■ Text extract
:::::
Along the way, Federle has noticed an odd phenomenon in the world of IT. He’s seen many managers make one of their most critical decisions – whether to opt for Windows or for Linux – on strictly personal grounds.

It’s as if they’re choosing between Windows and Linux based on a gut feeling. Almost as if it’s an abstract, philosophical decision, based on one’s innermost intuition, instead of a straight-ahead business decision.

“There are any number of [IT] shops – probably the majority, quite frankly – that have a religious opinion about whether they should be on one platform or another,” Federle tells Datamation. “It really has little or nothing to do with the reality of the virtues of any of the platforms.”

On the surface, managers carefully consider the Holy Grail of the platform debate: total cost of ownership, or TCO as it’s known in the reams of reports that very rationally detail Linux vs. Windows. Then they weigh issues like security, reliability, and flexibility.

But after all that, the gut kicks in. These managers, “read all the analyses, and all the articles, and they always boil it down to dollars and cents and everything else. But I wouldn’t be surprised if fewer than 50 percent of the people out there are actually making an architectural decision based on business reasons,” Federle says.

Instead, the Windows-Linux decision is driven by factors like whether “the CIO loves Windows, or hates Gates.”

Next page: One Man’s Choice

One Man’s Choice

As for Federle himself, he attempts – as much as anyone can – to remove the religious elements from the Windows-Linux debate. Based on his assessment of several key factors, he places himself in the Windows camp.

Especially if the decision between platforms takes into account initial development costs and ongoing maintenance effort. In this case Windows is surely less expensive, in his view.

“If you look at the Linux platform, it’s running on the Intel box, so your infrastructure cost isn’t going to be that much different,” than Windows, he says.

However, Windows allows custom development to be significantly cheaper, he opines, because of the way Microsoft is commoditizing development.
:::::
■ Work to complete
1. From the Windows-Linux text, reproduce the passage starting at "It’s as if they’re" and ending at "straight-ahead business decision.".
2. Answer these questions from the Windows-Linux text.
(a) What share of people does Federle suspect are actually making the architectural decision based on business reasons?
(b) Which platform camp does Federle place himself in?
(c) According to Federle, what does the Linux platform run on?

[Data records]
:::::
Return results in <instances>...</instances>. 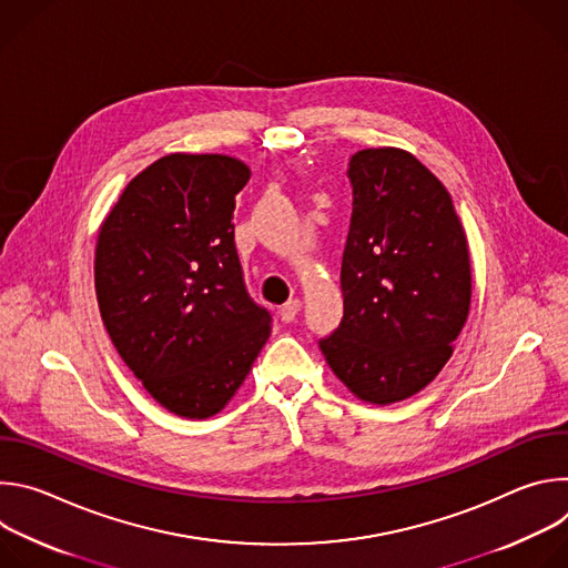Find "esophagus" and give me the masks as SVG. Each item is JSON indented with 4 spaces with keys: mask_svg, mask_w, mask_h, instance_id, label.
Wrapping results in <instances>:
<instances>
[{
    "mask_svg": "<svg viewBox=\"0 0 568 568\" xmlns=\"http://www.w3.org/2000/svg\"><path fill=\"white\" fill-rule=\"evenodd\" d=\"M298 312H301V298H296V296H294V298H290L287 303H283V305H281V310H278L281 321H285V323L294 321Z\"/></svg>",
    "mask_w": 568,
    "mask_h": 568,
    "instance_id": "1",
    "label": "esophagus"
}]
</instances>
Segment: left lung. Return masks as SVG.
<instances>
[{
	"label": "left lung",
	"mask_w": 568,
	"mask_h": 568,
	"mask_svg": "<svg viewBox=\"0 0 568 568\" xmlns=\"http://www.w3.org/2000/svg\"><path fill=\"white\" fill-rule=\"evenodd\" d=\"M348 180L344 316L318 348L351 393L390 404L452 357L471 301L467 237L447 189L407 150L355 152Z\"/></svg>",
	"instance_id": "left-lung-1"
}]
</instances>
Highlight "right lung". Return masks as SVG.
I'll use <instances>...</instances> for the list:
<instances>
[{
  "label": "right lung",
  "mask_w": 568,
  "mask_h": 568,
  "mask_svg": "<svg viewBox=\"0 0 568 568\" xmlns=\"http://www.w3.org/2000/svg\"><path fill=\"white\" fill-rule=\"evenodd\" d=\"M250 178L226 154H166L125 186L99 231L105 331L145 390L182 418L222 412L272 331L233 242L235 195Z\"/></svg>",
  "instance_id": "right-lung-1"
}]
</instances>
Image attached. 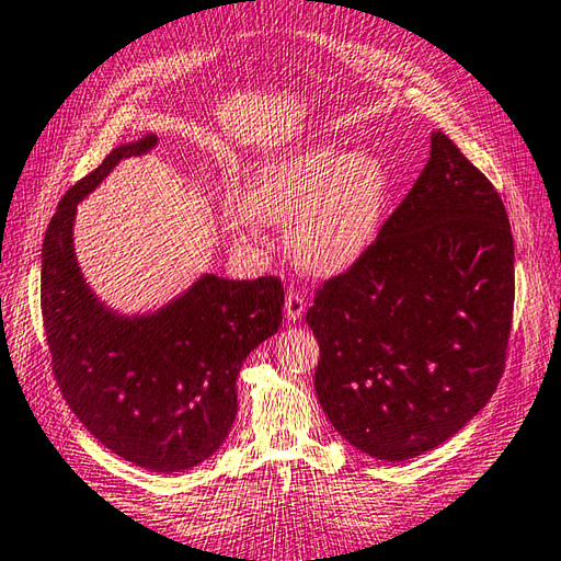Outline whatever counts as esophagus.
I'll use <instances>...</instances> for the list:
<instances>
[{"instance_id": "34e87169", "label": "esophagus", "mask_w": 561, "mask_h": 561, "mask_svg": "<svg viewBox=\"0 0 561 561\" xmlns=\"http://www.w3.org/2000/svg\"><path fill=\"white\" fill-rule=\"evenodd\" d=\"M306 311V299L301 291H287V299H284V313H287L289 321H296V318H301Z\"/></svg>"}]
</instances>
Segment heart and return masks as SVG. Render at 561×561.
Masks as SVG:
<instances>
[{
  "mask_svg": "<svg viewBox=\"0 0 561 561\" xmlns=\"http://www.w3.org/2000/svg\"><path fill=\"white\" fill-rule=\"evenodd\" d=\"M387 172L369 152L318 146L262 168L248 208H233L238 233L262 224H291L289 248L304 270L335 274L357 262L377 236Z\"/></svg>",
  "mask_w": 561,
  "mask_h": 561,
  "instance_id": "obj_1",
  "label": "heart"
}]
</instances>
:::::
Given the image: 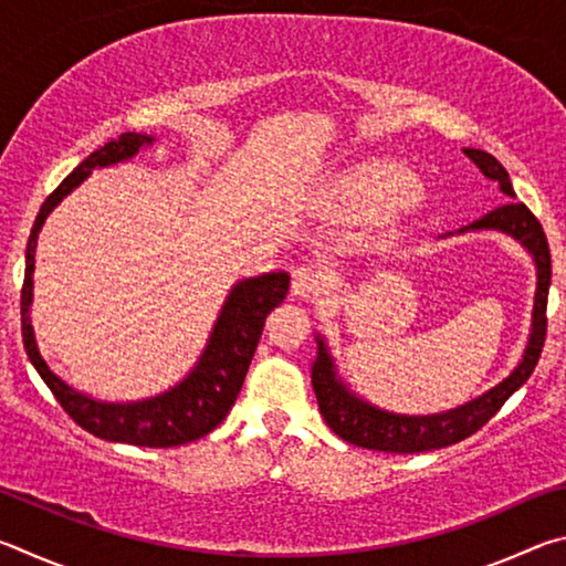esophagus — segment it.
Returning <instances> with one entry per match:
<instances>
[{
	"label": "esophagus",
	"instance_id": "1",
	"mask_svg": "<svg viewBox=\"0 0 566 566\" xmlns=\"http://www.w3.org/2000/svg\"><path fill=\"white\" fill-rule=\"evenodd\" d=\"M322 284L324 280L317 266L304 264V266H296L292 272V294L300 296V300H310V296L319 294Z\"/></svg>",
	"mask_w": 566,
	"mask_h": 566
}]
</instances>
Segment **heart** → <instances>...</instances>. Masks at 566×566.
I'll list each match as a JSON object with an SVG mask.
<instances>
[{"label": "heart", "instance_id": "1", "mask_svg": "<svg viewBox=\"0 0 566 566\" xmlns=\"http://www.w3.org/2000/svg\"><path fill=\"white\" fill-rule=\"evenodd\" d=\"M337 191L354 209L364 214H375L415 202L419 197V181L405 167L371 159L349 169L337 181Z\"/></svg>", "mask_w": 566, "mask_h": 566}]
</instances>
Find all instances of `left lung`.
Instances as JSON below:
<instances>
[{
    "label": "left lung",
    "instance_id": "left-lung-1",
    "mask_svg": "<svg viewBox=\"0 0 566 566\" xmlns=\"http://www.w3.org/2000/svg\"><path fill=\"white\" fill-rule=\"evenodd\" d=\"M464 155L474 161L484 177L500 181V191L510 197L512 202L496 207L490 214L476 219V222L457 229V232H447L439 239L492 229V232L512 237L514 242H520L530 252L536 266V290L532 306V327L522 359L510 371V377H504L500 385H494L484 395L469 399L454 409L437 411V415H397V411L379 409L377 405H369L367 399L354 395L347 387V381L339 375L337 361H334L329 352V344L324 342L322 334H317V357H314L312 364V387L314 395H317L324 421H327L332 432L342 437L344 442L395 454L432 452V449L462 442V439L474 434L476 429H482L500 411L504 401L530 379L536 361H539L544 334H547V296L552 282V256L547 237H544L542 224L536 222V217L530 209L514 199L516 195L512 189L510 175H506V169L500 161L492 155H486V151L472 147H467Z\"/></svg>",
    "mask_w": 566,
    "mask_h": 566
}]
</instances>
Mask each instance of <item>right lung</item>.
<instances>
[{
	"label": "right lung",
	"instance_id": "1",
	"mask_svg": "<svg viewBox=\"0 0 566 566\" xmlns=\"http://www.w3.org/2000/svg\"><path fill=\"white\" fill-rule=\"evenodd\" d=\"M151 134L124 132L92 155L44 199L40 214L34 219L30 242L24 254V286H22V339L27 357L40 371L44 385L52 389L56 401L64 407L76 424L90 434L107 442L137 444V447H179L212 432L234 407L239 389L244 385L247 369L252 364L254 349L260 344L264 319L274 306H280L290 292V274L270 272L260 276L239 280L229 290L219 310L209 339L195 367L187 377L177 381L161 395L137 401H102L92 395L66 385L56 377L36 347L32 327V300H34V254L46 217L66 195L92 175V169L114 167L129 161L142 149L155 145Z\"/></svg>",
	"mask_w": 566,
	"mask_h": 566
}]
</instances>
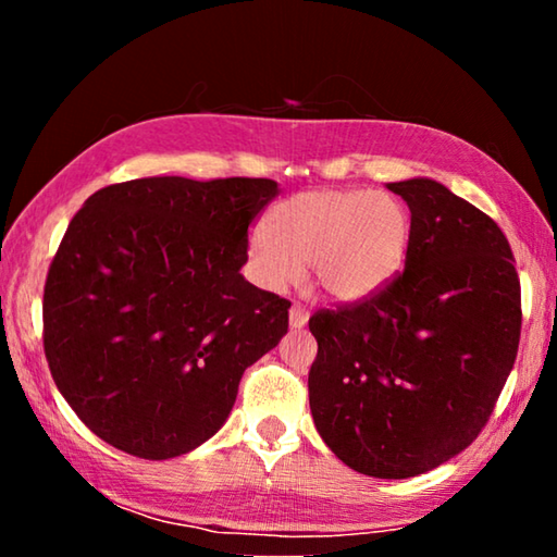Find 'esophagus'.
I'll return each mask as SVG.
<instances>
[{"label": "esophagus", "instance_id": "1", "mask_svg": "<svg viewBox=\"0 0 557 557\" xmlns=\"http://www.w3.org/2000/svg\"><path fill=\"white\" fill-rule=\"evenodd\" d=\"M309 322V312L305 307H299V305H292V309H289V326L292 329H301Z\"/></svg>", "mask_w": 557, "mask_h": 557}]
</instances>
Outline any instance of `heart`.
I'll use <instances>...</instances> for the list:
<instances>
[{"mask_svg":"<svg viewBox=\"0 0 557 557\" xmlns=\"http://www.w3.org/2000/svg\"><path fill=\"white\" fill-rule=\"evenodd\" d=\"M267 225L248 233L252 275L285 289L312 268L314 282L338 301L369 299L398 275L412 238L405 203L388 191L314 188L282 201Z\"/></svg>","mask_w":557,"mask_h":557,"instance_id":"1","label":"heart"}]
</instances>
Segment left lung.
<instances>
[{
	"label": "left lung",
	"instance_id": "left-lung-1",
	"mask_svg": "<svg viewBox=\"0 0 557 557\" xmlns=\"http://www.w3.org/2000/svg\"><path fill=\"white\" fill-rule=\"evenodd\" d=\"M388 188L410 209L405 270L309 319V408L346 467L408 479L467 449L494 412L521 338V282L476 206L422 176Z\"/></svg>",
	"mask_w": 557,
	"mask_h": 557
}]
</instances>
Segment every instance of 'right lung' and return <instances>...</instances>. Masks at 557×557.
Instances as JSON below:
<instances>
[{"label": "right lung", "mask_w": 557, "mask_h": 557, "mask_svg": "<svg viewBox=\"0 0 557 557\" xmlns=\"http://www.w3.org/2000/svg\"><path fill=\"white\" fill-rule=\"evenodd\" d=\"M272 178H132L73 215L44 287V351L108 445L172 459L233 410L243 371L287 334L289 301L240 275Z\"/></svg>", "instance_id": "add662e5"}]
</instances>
:::::
■ Results for the exercise
1.
It’s as if they’re choosing between Windows and Linux based on a gut feeling. Almost as if it’s an abstract, philosophical decision, based on one’s innermost intuition, instead of a straight-ahead business decision.

2.
(a) Fewer than 50 percent.
(b) The Windows camp.
(c) The Intel box.